1895. The first gasoline powered race in US history. Prize? $2,000.
1917. The controversial Balfour Declaration is issued by Great Britain, supporting the concept of the return of Jews to Palestine.
1920. KDKA, in Pittsburgh, begins broadcasting results of the Presidential election. It is the first commercial radio broadcast in the world.
1936. Benito Mussolini proclaims the Rome-Berlin "Axis", in describing a recent agreement signed by Italy and Germany, marking the first public use of the phrase in relation to what will become formally known as the "Axis Powers". In May 1939 the two countries will sign an alliance, which Mussolini will call the Pact of Steel. In 1940, Germany, Italy and Japan will sign the Tripartite Pact.
1947. Designer and eccentric Howard Hughes flies the Spruce Goose, the largest fixed wing aircraft ever built, on its maiden and only flight. It is the largest flying boat ever built, and has the largest wingspan of any plane. Despite its nickname, it was actually built mostly of birch, not spruce, due to wartime raw material restrictions on the use of aluminum. It wasn't finished, however, until the war was over.
1959. Twenty-One contestant Charles van Doren admits in Congressional testimony that he'd been given questions and answers in advance.

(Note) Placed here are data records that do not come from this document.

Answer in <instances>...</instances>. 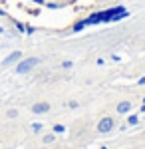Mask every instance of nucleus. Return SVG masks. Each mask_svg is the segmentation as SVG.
<instances>
[{
	"instance_id": "7ed1b4c3",
	"label": "nucleus",
	"mask_w": 145,
	"mask_h": 149,
	"mask_svg": "<svg viewBox=\"0 0 145 149\" xmlns=\"http://www.w3.org/2000/svg\"><path fill=\"white\" fill-rule=\"evenodd\" d=\"M20 58H22L20 52H12V54H8V56L2 60V66H10V64H14V62H18Z\"/></svg>"
},
{
	"instance_id": "423d86ee",
	"label": "nucleus",
	"mask_w": 145,
	"mask_h": 149,
	"mask_svg": "<svg viewBox=\"0 0 145 149\" xmlns=\"http://www.w3.org/2000/svg\"><path fill=\"white\" fill-rule=\"evenodd\" d=\"M127 109H129V103H127V102L119 103V107H117V111H121V113H125V111H127Z\"/></svg>"
},
{
	"instance_id": "6e6552de",
	"label": "nucleus",
	"mask_w": 145,
	"mask_h": 149,
	"mask_svg": "<svg viewBox=\"0 0 145 149\" xmlns=\"http://www.w3.org/2000/svg\"><path fill=\"white\" fill-rule=\"evenodd\" d=\"M0 16H4V10H0Z\"/></svg>"
},
{
	"instance_id": "39448f33",
	"label": "nucleus",
	"mask_w": 145,
	"mask_h": 149,
	"mask_svg": "<svg viewBox=\"0 0 145 149\" xmlns=\"http://www.w3.org/2000/svg\"><path fill=\"white\" fill-rule=\"evenodd\" d=\"M112 127H113V119H109V117H105V119L100 121V131H109Z\"/></svg>"
},
{
	"instance_id": "0eeeda50",
	"label": "nucleus",
	"mask_w": 145,
	"mask_h": 149,
	"mask_svg": "<svg viewBox=\"0 0 145 149\" xmlns=\"http://www.w3.org/2000/svg\"><path fill=\"white\" fill-rule=\"evenodd\" d=\"M34 2H38V4H42V2H44V0H34Z\"/></svg>"
},
{
	"instance_id": "20e7f679",
	"label": "nucleus",
	"mask_w": 145,
	"mask_h": 149,
	"mask_svg": "<svg viewBox=\"0 0 145 149\" xmlns=\"http://www.w3.org/2000/svg\"><path fill=\"white\" fill-rule=\"evenodd\" d=\"M48 109H50V105H48V103H34V105H32V111H34V113H46Z\"/></svg>"
},
{
	"instance_id": "f03ea898",
	"label": "nucleus",
	"mask_w": 145,
	"mask_h": 149,
	"mask_svg": "<svg viewBox=\"0 0 145 149\" xmlns=\"http://www.w3.org/2000/svg\"><path fill=\"white\" fill-rule=\"evenodd\" d=\"M38 62H40L38 58H28V60H22V62L16 66V74H26V72H30V70H32Z\"/></svg>"
},
{
	"instance_id": "f257e3e1",
	"label": "nucleus",
	"mask_w": 145,
	"mask_h": 149,
	"mask_svg": "<svg viewBox=\"0 0 145 149\" xmlns=\"http://www.w3.org/2000/svg\"><path fill=\"white\" fill-rule=\"evenodd\" d=\"M123 16H125V10H123V8H113V10H105V12H100V14H93L91 18L84 20V26H86V24H96V22L117 20V18H123Z\"/></svg>"
}]
</instances>
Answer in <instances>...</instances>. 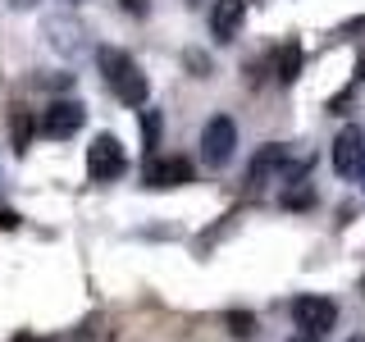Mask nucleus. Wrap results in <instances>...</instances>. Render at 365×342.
<instances>
[{
    "instance_id": "nucleus-6",
    "label": "nucleus",
    "mask_w": 365,
    "mask_h": 342,
    "mask_svg": "<svg viewBox=\"0 0 365 342\" xmlns=\"http://www.w3.org/2000/svg\"><path fill=\"white\" fill-rule=\"evenodd\" d=\"M361 160H365V133L356 128V123H347V128L334 137V174L338 178H356Z\"/></svg>"
},
{
    "instance_id": "nucleus-9",
    "label": "nucleus",
    "mask_w": 365,
    "mask_h": 342,
    "mask_svg": "<svg viewBox=\"0 0 365 342\" xmlns=\"http://www.w3.org/2000/svg\"><path fill=\"white\" fill-rule=\"evenodd\" d=\"M242 19H247V0H215V5H210L215 41H233L237 32H242Z\"/></svg>"
},
{
    "instance_id": "nucleus-16",
    "label": "nucleus",
    "mask_w": 365,
    "mask_h": 342,
    "mask_svg": "<svg viewBox=\"0 0 365 342\" xmlns=\"http://www.w3.org/2000/svg\"><path fill=\"white\" fill-rule=\"evenodd\" d=\"M0 228H19V214L14 210H0Z\"/></svg>"
},
{
    "instance_id": "nucleus-12",
    "label": "nucleus",
    "mask_w": 365,
    "mask_h": 342,
    "mask_svg": "<svg viewBox=\"0 0 365 342\" xmlns=\"http://www.w3.org/2000/svg\"><path fill=\"white\" fill-rule=\"evenodd\" d=\"M142 137H146V151H155V146H160V114L155 110L142 114Z\"/></svg>"
},
{
    "instance_id": "nucleus-8",
    "label": "nucleus",
    "mask_w": 365,
    "mask_h": 342,
    "mask_svg": "<svg viewBox=\"0 0 365 342\" xmlns=\"http://www.w3.org/2000/svg\"><path fill=\"white\" fill-rule=\"evenodd\" d=\"M182 182H192V160H182V155L146 160V187H182Z\"/></svg>"
},
{
    "instance_id": "nucleus-4",
    "label": "nucleus",
    "mask_w": 365,
    "mask_h": 342,
    "mask_svg": "<svg viewBox=\"0 0 365 342\" xmlns=\"http://www.w3.org/2000/svg\"><path fill=\"white\" fill-rule=\"evenodd\" d=\"M292 319H297V328H302L306 338H324L329 328H334V319H338V306L329 301V296L306 292V296L292 301Z\"/></svg>"
},
{
    "instance_id": "nucleus-5",
    "label": "nucleus",
    "mask_w": 365,
    "mask_h": 342,
    "mask_svg": "<svg viewBox=\"0 0 365 342\" xmlns=\"http://www.w3.org/2000/svg\"><path fill=\"white\" fill-rule=\"evenodd\" d=\"M288 174H292V146H283V142L260 146L256 160L247 165V182H251V187H265V182L288 178Z\"/></svg>"
},
{
    "instance_id": "nucleus-19",
    "label": "nucleus",
    "mask_w": 365,
    "mask_h": 342,
    "mask_svg": "<svg viewBox=\"0 0 365 342\" xmlns=\"http://www.w3.org/2000/svg\"><path fill=\"white\" fill-rule=\"evenodd\" d=\"M361 296H365V274H361Z\"/></svg>"
},
{
    "instance_id": "nucleus-21",
    "label": "nucleus",
    "mask_w": 365,
    "mask_h": 342,
    "mask_svg": "<svg viewBox=\"0 0 365 342\" xmlns=\"http://www.w3.org/2000/svg\"><path fill=\"white\" fill-rule=\"evenodd\" d=\"M19 342H32V338H19Z\"/></svg>"
},
{
    "instance_id": "nucleus-18",
    "label": "nucleus",
    "mask_w": 365,
    "mask_h": 342,
    "mask_svg": "<svg viewBox=\"0 0 365 342\" xmlns=\"http://www.w3.org/2000/svg\"><path fill=\"white\" fill-rule=\"evenodd\" d=\"M292 342H315V338H306V333H302V338H292Z\"/></svg>"
},
{
    "instance_id": "nucleus-15",
    "label": "nucleus",
    "mask_w": 365,
    "mask_h": 342,
    "mask_svg": "<svg viewBox=\"0 0 365 342\" xmlns=\"http://www.w3.org/2000/svg\"><path fill=\"white\" fill-rule=\"evenodd\" d=\"M123 9H128V14H146V9H151V0H119Z\"/></svg>"
},
{
    "instance_id": "nucleus-14",
    "label": "nucleus",
    "mask_w": 365,
    "mask_h": 342,
    "mask_svg": "<svg viewBox=\"0 0 365 342\" xmlns=\"http://www.w3.org/2000/svg\"><path fill=\"white\" fill-rule=\"evenodd\" d=\"M187 64H192V68H197V78H205V73H210V60H205V55H197V51H192V55H187Z\"/></svg>"
},
{
    "instance_id": "nucleus-7",
    "label": "nucleus",
    "mask_w": 365,
    "mask_h": 342,
    "mask_svg": "<svg viewBox=\"0 0 365 342\" xmlns=\"http://www.w3.org/2000/svg\"><path fill=\"white\" fill-rule=\"evenodd\" d=\"M87 110L78 105V100H51V105L41 110V133L55 137V142H64V137H73L78 128H83Z\"/></svg>"
},
{
    "instance_id": "nucleus-11",
    "label": "nucleus",
    "mask_w": 365,
    "mask_h": 342,
    "mask_svg": "<svg viewBox=\"0 0 365 342\" xmlns=\"http://www.w3.org/2000/svg\"><path fill=\"white\" fill-rule=\"evenodd\" d=\"M9 133H14V151H28L32 142V119L23 110H14V119H9Z\"/></svg>"
},
{
    "instance_id": "nucleus-3",
    "label": "nucleus",
    "mask_w": 365,
    "mask_h": 342,
    "mask_svg": "<svg viewBox=\"0 0 365 342\" xmlns=\"http://www.w3.org/2000/svg\"><path fill=\"white\" fill-rule=\"evenodd\" d=\"M233 151H237V123L228 119V114H215V119L201 128V160L210 169H220V165L233 160Z\"/></svg>"
},
{
    "instance_id": "nucleus-17",
    "label": "nucleus",
    "mask_w": 365,
    "mask_h": 342,
    "mask_svg": "<svg viewBox=\"0 0 365 342\" xmlns=\"http://www.w3.org/2000/svg\"><path fill=\"white\" fill-rule=\"evenodd\" d=\"M14 5H23V9H28V5H37V0H14Z\"/></svg>"
},
{
    "instance_id": "nucleus-10",
    "label": "nucleus",
    "mask_w": 365,
    "mask_h": 342,
    "mask_svg": "<svg viewBox=\"0 0 365 342\" xmlns=\"http://www.w3.org/2000/svg\"><path fill=\"white\" fill-rule=\"evenodd\" d=\"M297 68H302V51H297V41H288L279 51V83H292Z\"/></svg>"
},
{
    "instance_id": "nucleus-2",
    "label": "nucleus",
    "mask_w": 365,
    "mask_h": 342,
    "mask_svg": "<svg viewBox=\"0 0 365 342\" xmlns=\"http://www.w3.org/2000/svg\"><path fill=\"white\" fill-rule=\"evenodd\" d=\"M123 169H128V155H123L119 137H114V133H96V142L87 146V174H91V182H110V178H119Z\"/></svg>"
},
{
    "instance_id": "nucleus-1",
    "label": "nucleus",
    "mask_w": 365,
    "mask_h": 342,
    "mask_svg": "<svg viewBox=\"0 0 365 342\" xmlns=\"http://www.w3.org/2000/svg\"><path fill=\"white\" fill-rule=\"evenodd\" d=\"M96 64H101V73H106V87L123 100V105H146L151 87H146V73L137 68V60H133L128 51L101 46V51H96Z\"/></svg>"
},
{
    "instance_id": "nucleus-13",
    "label": "nucleus",
    "mask_w": 365,
    "mask_h": 342,
    "mask_svg": "<svg viewBox=\"0 0 365 342\" xmlns=\"http://www.w3.org/2000/svg\"><path fill=\"white\" fill-rule=\"evenodd\" d=\"M251 328H256V319H251L247 311H233V315H228V333H237V338H247V333H251Z\"/></svg>"
},
{
    "instance_id": "nucleus-20",
    "label": "nucleus",
    "mask_w": 365,
    "mask_h": 342,
    "mask_svg": "<svg viewBox=\"0 0 365 342\" xmlns=\"http://www.w3.org/2000/svg\"><path fill=\"white\" fill-rule=\"evenodd\" d=\"M361 174H365V160H361Z\"/></svg>"
}]
</instances>
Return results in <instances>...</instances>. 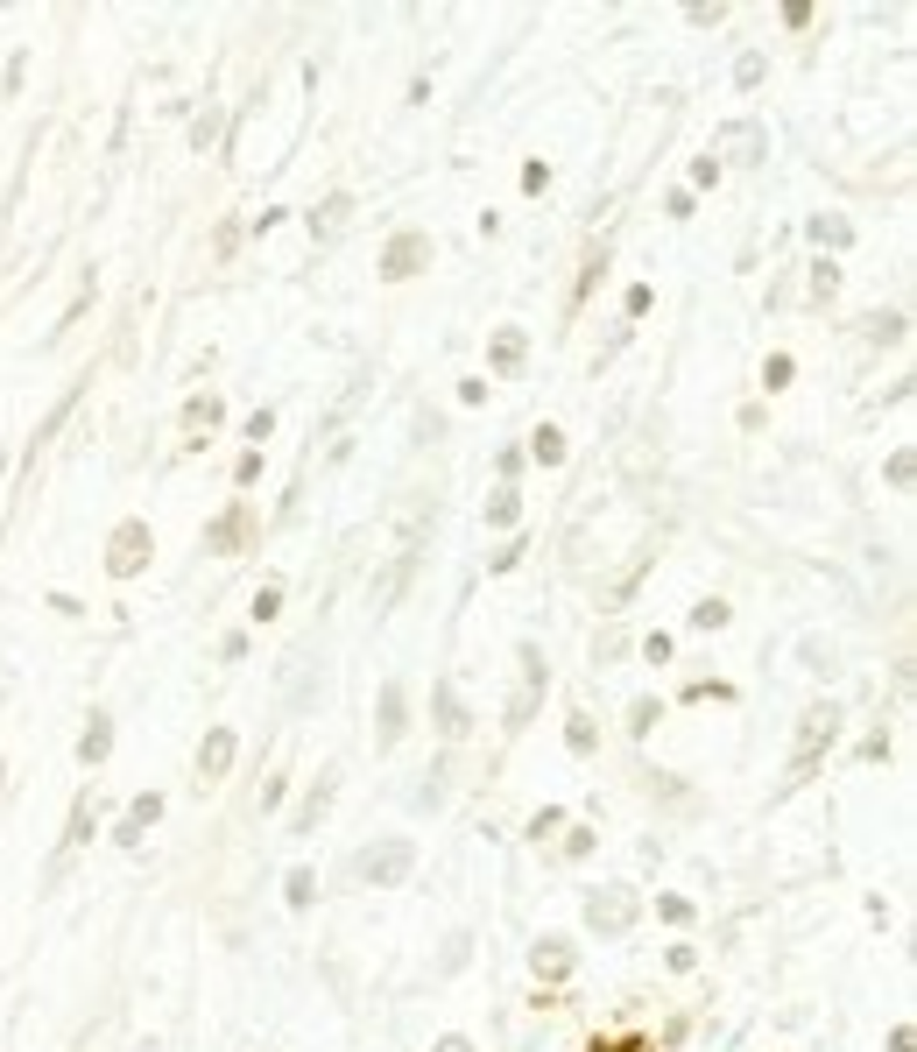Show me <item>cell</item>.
<instances>
[{"label": "cell", "mask_w": 917, "mask_h": 1052, "mask_svg": "<svg viewBox=\"0 0 917 1052\" xmlns=\"http://www.w3.org/2000/svg\"><path fill=\"white\" fill-rule=\"evenodd\" d=\"M572 968V946L565 940H537V974H565Z\"/></svg>", "instance_id": "277c9868"}, {"label": "cell", "mask_w": 917, "mask_h": 1052, "mask_svg": "<svg viewBox=\"0 0 917 1052\" xmlns=\"http://www.w3.org/2000/svg\"><path fill=\"white\" fill-rule=\"evenodd\" d=\"M586 918H593V932H621L628 918H635V904H628V891H600L593 904H586Z\"/></svg>", "instance_id": "7a4b0ae2"}, {"label": "cell", "mask_w": 917, "mask_h": 1052, "mask_svg": "<svg viewBox=\"0 0 917 1052\" xmlns=\"http://www.w3.org/2000/svg\"><path fill=\"white\" fill-rule=\"evenodd\" d=\"M494 353H501V368H515V360H522V332H501V347H494Z\"/></svg>", "instance_id": "7c38bea8"}, {"label": "cell", "mask_w": 917, "mask_h": 1052, "mask_svg": "<svg viewBox=\"0 0 917 1052\" xmlns=\"http://www.w3.org/2000/svg\"><path fill=\"white\" fill-rule=\"evenodd\" d=\"M530 453H537L543 466H551V459H565V432H558V424H543V432L530 438Z\"/></svg>", "instance_id": "ba28073f"}, {"label": "cell", "mask_w": 917, "mask_h": 1052, "mask_svg": "<svg viewBox=\"0 0 917 1052\" xmlns=\"http://www.w3.org/2000/svg\"><path fill=\"white\" fill-rule=\"evenodd\" d=\"M141 551V523H128L120 537H113V572H128V558Z\"/></svg>", "instance_id": "9c48e42d"}, {"label": "cell", "mask_w": 917, "mask_h": 1052, "mask_svg": "<svg viewBox=\"0 0 917 1052\" xmlns=\"http://www.w3.org/2000/svg\"><path fill=\"white\" fill-rule=\"evenodd\" d=\"M107 734H113V721H107V713H92V728H85V763H99V755H107Z\"/></svg>", "instance_id": "8992f818"}, {"label": "cell", "mask_w": 917, "mask_h": 1052, "mask_svg": "<svg viewBox=\"0 0 917 1052\" xmlns=\"http://www.w3.org/2000/svg\"><path fill=\"white\" fill-rule=\"evenodd\" d=\"M226 755H233V734H212V749L198 755V770H205V777H219V770H226Z\"/></svg>", "instance_id": "30bf717a"}, {"label": "cell", "mask_w": 917, "mask_h": 1052, "mask_svg": "<svg viewBox=\"0 0 917 1052\" xmlns=\"http://www.w3.org/2000/svg\"><path fill=\"white\" fill-rule=\"evenodd\" d=\"M417 262H424V241L409 234V241H396V255H388V276H409Z\"/></svg>", "instance_id": "52a82bcc"}, {"label": "cell", "mask_w": 917, "mask_h": 1052, "mask_svg": "<svg viewBox=\"0 0 917 1052\" xmlns=\"http://www.w3.org/2000/svg\"><path fill=\"white\" fill-rule=\"evenodd\" d=\"M381 848H388V855H367V876H375V883H396V876L409 869V848L403 840H381Z\"/></svg>", "instance_id": "3957f363"}, {"label": "cell", "mask_w": 917, "mask_h": 1052, "mask_svg": "<svg viewBox=\"0 0 917 1052\" xmlns=\"http://www.w3.org/2000/svg\"><path fill=\"white\" fill-rule=\"evenodd\" d=\"M833 728H840L833 706H811V713H805V742H798V763H790V777H805L811 763H819V749H833Z\"/></svg>", "instance_id": "6da1fadb"}, {"label": "cell", "mask_w": 917, "mask_h": 1052, "mask_svg": "<svg viewBox=\"0 0 917 1052\" xmlns=\"http://www.w3.org/2000/svg\"><path fill=\"white\" fill-rule=\"evenodd\" d=\"M396 734H403V693L388 685V693H381V742H396Z\"/></svg>", "instance_id": "5b68a950"}, {"label": "cell", "mask_w": 917, "mask_h": 1052, "mask_svg": "<svg viewBox=\"0 0 917 1052\" xmlns=\"http://www.w3.org/2000/svg\"><path fill=\"white\" fill-rule=\"evenodd\" d=\"M438 1052H473V1046H466V1038H438Z\"/></svg>", "instance_id": "5bb4252c"}, {"label": "cell", "mask_w": 917, "mask_h": 1052, "mask_svg": "<svg viewBox=\"0 0 917 1052\" xmlns=\"http://www.w3.org/2000/svg\"><path fill=\"white\" fill-rule=\"evenodd\" d=\"M487 523H515V495H509V487L494 495V509H487Z\"/></svg>", "instance_id": "8fae6325"}, {"label": "cell", "mask_w": 917, "mask_h": 1052, "mask_svg": "<svg viewBox=\"0 0 917 1052\" xmlns=\"http://www.w3.org/2000/svg\"><path fill=\"white\" fill-rule=\"evenodd\" d=\"M290 904H297V911L311 904V869H297V876H290Z\"/></svg>", "instance_id": "4fadbf2b"}]
</instances>
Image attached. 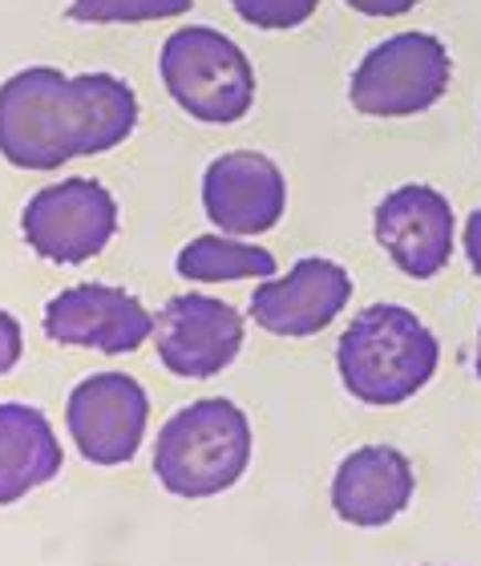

1963. South Vietnamese President, and former CIA toady, Ngo Diem is assassinated in a military coup. Unquestionably corrupt, Diem had stopped being sufficiently toadying, if you will, and so the CIA didn't thwart his removal, and he was ruthlessly executed by the military. North Vietnam, however, had a much keener insight on the ramifications of this decision, given that Diem was a strident anti-communist and, though corrupt, able leader.
Originally Posted by Ho Chi Minh
I can scarcely believe the Americans would be so stupid
And indeed, South Vietnam never had a truly stable government again, despite persistent US efforts and investments to help the situation. Instead, the North Vietnamese claims that South Vietnam was just another exercise in Western colonial gained traction by the perception that Diem was whacked for being too independent of the US.